The Pequot War
In May 1637 the General Court in Connecticut declared an offensive war against the Pequot and raised a militia of ninety men for the war effort: thirty from Windsor, forty-two from Hartford, and eighteen from Wethersfield. They also draw on Mohegan and Narragansett forces who were keen to overthrow the Pequots' domination of the Connecticut River Valley and incorporate the Pequots' tributary network into their own communities.
On May 26, the colonial forces committed an unprecedented massacre by trapping Pequot men, women, and children at their palisaded fort on the Mystic River. The colonists and their Native allies, the Narragansetts and Mohegans, first attempted to overwhelm the fort using swords and muskets. When this proved unsuccessful, Captains John Mason and John Underhill set the village on fire, ordering their troops to surround the fort and kill all who attempted to escape. They murdered at least four hundred Pequots, with some estimates rising as high as seven hundred. Historian Alfred Cave describes the Mystic Massacre as “an act of terrorism intended to break Pequot morale.” English-allied Narragansetts expressed horror at the ferocity of the attack and the decision to murder women and children rather than take them as captives who could be absorbed into Native communities.
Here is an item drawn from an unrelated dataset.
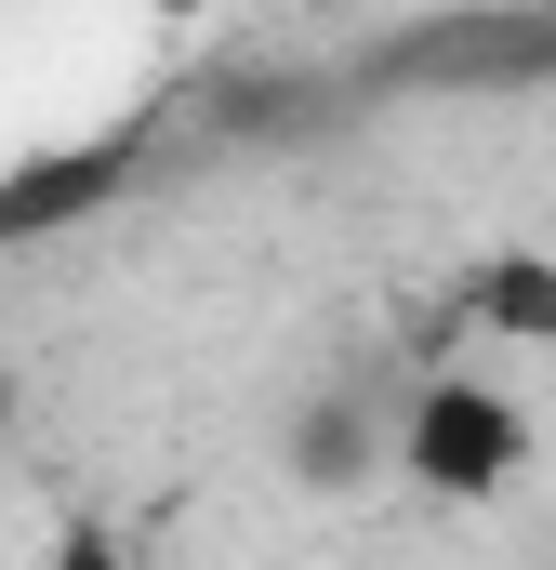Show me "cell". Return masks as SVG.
Instances as JSON below:
<instances>
[{"instance_id": "2", "label": "cell", "mask_w": 556, "mask_h": 570, "mask_svg": "<svg viewBox=\"0 0 556 570\" xmlns=\"http://www.w3.org/2000/svg\"><path fill=\"white\" fill-rule=\"evenodd\" d=\"M385 451L411 464V491H437V504H490V491L530 464V412H517L504 385H477V372H424Z\"/></svg>"}, {"instance_id": "5", "label": "cell", "mask_w": 556, "mask_h": 570, "mask_svg": "<svg viewBox=\"0 0 556 570\" xmlns=\"http://www.w3.org/2000/svg\"><path fill=\"white\" fill-rule=\"evenodd\" d=\"M464 318H477L490 345H544L556 332V253H490V266L464 279Z\"/></svg>"}, {"instance_id": "7", "label": "cell", "mask_w": 556, "mask_h": 570, "mask_svg": "<svg viewBox=\"0 0 556 570\" xmlns=\"http://www.w3.org/2000/svg\"><path fill=\"white\" fill-rule=\"evenodd\" d=\"M159 13H172V27H186V13H226V0H159Z\"/></svg>"}, {"instance_id": "9", "label": "cell", "mask_w": 556, "mask_h": 570, "mask_svg": "<svg viewBox=\"0 0 556 570\" xmlns=\"http://www.w3.org/2000/svg\"><path fill=\"white\" fill-rule=\"evenodd\" d=\"M530 358H556V332H544V345H530Z\"/></svg>"}, {"instance_id": "8", "label": "cell", "mask_w": 556, "mask_h": 570, "mask_svg": "<svg viewBox=\"0 0 556 570\" xmlns=\"http://www.w3.org/2000/svg\"><path fill=\"white\" fill-rule=\"evenodd\" d=\"M0 425H13V358H0Z\"/></svg>"}, {"instance_id": "1", "label": "cell", "mask_w": 556, "mask_h": 570, "mask_svg": "<svg viewBox=\"0 0 556 570\" xmlns=\"http://www.w3.org/2000/svg\"><path fill=\"white\" fill-rule=\"evenodd\" d=\"M556 80V0H490V13H424L398 27L345 94H530Z\"/></svg>"}, {"instance_id": "6", "label": "cell", "mask_w": 556, "mask_h": 570, "mask_svg": "<svg viewBox=\"0 0 556 570\" xmlns=\"http://www.w3.org/2000/svg\"><path fill=\"white\" fill-rule=\"evenodd\" d=\"M345 120V80H239V94H212V134H239V146H305V134H331Z\"/></svg>"}, {"instance_id": "3", "label": "cell", "mask_w": 556, "mask_h": 570, "mask_svg": "<svg viewBox=\"0 0 556 570\" xmlns=\"http://www.w3.org/2000/svg\"><path fill=\"white\" fill-rule=\"evenodd\" d=\"M133 186V134H93V146H40V159H13L0 173V253H27V239H67L80 213H107Z\"/></svg>"}, {"instance_id": "4", "label": "cell", "mask_w": 556, "mask_h": 570, "mask_svg": "<svg viewBox=\"0 0 556 570\" xmlns=\"http://www.w3.org/2000/svg\"><path fill=\"white\" fill-rule=\"evenodd\" d=\"M371 464H385V412H371L358 385H331V399L291 412V478H305V491H358Z\"/></svg>"}]
</instances>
Connecticut attempted to cement their status as inheritors of the Pequots' tributary network and control the Pequot Country. In 1638, they used the Treaty of Hartford to end the war and demand that the Mohegans and Narragansetts pay Connecticut an annual tribute of wampum on behalf of the surviving Pequots living under their jurisdiction. These tribute payments of corn and wampum would help the colony survive its early years of hunger and would also act as a symbol of colonial authority over local Native communities. Tribute helped to reconcile Connecticut colonists' reality–their small population, their weakness compared to Massachusetts, and their hunger–with their ambitions for an expansive agricultural settler colony. Throughout the seventeenth century, Connecticut continued to demand Native tribute payments and used the profits to bolster the colonial state by paying soldiers, interpreters, and informants using tribute wampum.
Pequot land reclamation
The community of Pequot refugees who survived the Pequot War wanted to regain their homelands. One of their leaders, Robin Cassacinamon, launched a campaign of petitions and tribute payments to try and win over influential English allies. Many English colonists wanted ownership of the land itself, but some leaders decided that making the Pequot survivors their tributaries was a more strategic move because Native populations had valuable connections, resources, and knowledge that could be used to sustain the fledgling colony of Connecticut.